В Синопе Боголюбов пробыл месяц, нарисовал и написал его “со всех сторон”. Работать было трудно — война едва отшумела, и обстановка повсюду была еще очень тревожной. Окончив все задуманные работы в Турции, Боголюбов совершил путешествие в Грецию и в 1857 году снова вернулся в Париж с огромным запасом натурных зарисовок, этюдов и чертежей для своих будущих картин. Но, несмотря на огромный материал, работа эта по-прежнему вызывала тревогу художника, все еще неуверенного в своем профессиональном мастерстве. Боголюбов решил обратиться за помощью к одному из самых популярных французских маринистов — Эжену Изабе, имя которого впервые услышал еще в Риме. Изабе принял Боголюбова более чем радушно. Их взаимоотношения скоро переросли в творческую дружбу: с одной стороны, опытный французский мастер помогал молодому художнику добрыми советами, с другой — постоянно консультировался с ним как с прекрасным знатоком линий корабля и перспективы. Боголюбов вспоминает, как он помогал Изабе вычерчивать перспективу в одной из его картин “Пожар парохода “Австрия”.

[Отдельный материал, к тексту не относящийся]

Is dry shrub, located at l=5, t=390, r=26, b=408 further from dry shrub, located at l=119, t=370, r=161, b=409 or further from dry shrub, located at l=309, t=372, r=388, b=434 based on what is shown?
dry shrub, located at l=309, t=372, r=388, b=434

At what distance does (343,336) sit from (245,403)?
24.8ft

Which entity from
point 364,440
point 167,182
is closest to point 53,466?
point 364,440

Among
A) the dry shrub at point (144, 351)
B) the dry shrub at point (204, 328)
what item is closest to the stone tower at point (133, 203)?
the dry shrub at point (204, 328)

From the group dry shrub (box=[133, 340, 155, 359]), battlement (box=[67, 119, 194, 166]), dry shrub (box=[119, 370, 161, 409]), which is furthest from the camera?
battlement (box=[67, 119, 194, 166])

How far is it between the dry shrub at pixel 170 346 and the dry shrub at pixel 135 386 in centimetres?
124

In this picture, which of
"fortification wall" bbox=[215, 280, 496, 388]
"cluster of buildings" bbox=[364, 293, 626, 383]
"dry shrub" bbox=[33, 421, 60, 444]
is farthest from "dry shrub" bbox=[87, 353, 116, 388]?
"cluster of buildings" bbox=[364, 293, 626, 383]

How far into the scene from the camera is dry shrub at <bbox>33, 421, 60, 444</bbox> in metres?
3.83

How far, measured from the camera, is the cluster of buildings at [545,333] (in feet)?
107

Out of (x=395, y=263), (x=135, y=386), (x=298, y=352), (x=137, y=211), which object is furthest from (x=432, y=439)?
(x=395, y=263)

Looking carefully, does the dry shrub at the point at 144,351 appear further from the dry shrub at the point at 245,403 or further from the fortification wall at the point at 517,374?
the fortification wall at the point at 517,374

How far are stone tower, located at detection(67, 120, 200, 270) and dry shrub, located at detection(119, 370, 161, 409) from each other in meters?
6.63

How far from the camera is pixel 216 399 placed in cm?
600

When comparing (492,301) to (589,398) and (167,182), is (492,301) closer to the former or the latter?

Под руководством Изабе Боголюбов написал “Вид Константинополя”, который был сразу же куплен в Салоне, и, следуя его же совету, летом уехал на этюды в Бретань и Нормандию вместе со своими товарищами — Лагорио и Чернышевым, получив с помощью Г.Г. Гагарина продление своей заграничной командировки.

В доме Изабе Боголюбов познакомился с Энгром, Полем Деларошем, а позднее — с Коро, Тройоном и Добиньи. Интереснейшие страницы “Записок” посвящены замечательному французскому пейзажисту Коро, которого Боголюбов изображает человеком щедрого и бескорыстного таланта.

“Старик Коро часто у меня бывал, покуривал свою коротенькую трубку, которую в виде лакомства набивал турецким табаком, у меня водившимся. Это был крайне симпатичный человек. Благодаря него я имел постоянный сбыт своих этюдов в пассаже Мадален... Коро тоже давал мне советы, садясь за этюд, всегда думать о его картинности, дабы, поставя фигурку, был интерес”.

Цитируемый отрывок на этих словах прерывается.